Intergenerational programs with preschool children brought smiles and conversation to older adults. The social-oriented IG program allowed older adults to play more roles than the performance-based IG program. The intergenerational programs provide opportunities to fulfil basic human needs and reintegrate older adults into society. Further development of such beneficial programs is warranted.

Trial registration

UMIN-CTR clinical Trial: UMIN000010439

Keywords:
Intergenerational programs; Older adults; Smiles; Conversation; Engagement/behaviour; Time sampling

Background

Older adults are at risk of being socially isolated due to poor health, low morale, and communication difficulties [1]. Keeping older adults healthy and active as vital members of their communities is an emerging challenge of our aging society. Despite the importance of personal relationships to health and well-being [2,3], changes in the family structure, including the emergence of nuclear families and a higher divorce rate, have resulted in a lower frequency of intergenerational interactions [4]. Even in countries with traditionally strong family ties, such as Japan, the proportion of three-generation-family households has decreased, while that of aged households has increased from 6.3% in 1986 to 20.5% in 2011 [5]. According to the International Comparison Survey on the Daily Life and Attitudes of Elderly Persons (2010), 51.9% of people aged 60 and over who live separately from their children reported having contact with their children ‘more than once a week’ in Japan, while this rate was approximately 80% in the United States and around 60% in Sweden, Korea and Germany [6].

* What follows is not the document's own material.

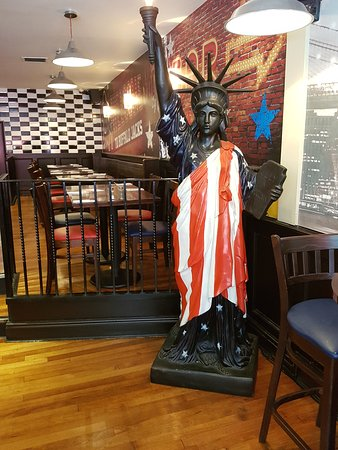 Restaurants buffalo jacks american bar and grill in liverpool with cuisine american - Buffalo american bar and grill ...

Intergenerational (IG) programs were proposed as a way to develop bonds between two generations in the United States and have expanded to other regions of the world [4]. As defined by the International Consortium for Intergenerational Programs, “intergenerational programs” are “social vehicles that create purposeful and ongoing exchanges of resources and learning among older and younger generations” [7]. Intergenerational programs provide contact and communication between children and older adults. Communication enables older adults to help others by listening, reflecting and offering advice [8], and serves critical roles in the lives of older adults, including maintaining a sense of identity, and relieving loneliness, depression or anxiety [9]. The literature suggests that intergenerational programs benefit both older adults and children. For older adults, the effects of programs include increased self-esteem, improved well-being [10-12], increased social contact [10], decrease distress [13,14], and gratification for their contribution to the community [15], while positive attitudes towards the elderly [16-19], and understanding of the aging process [11,15] have been reported for children.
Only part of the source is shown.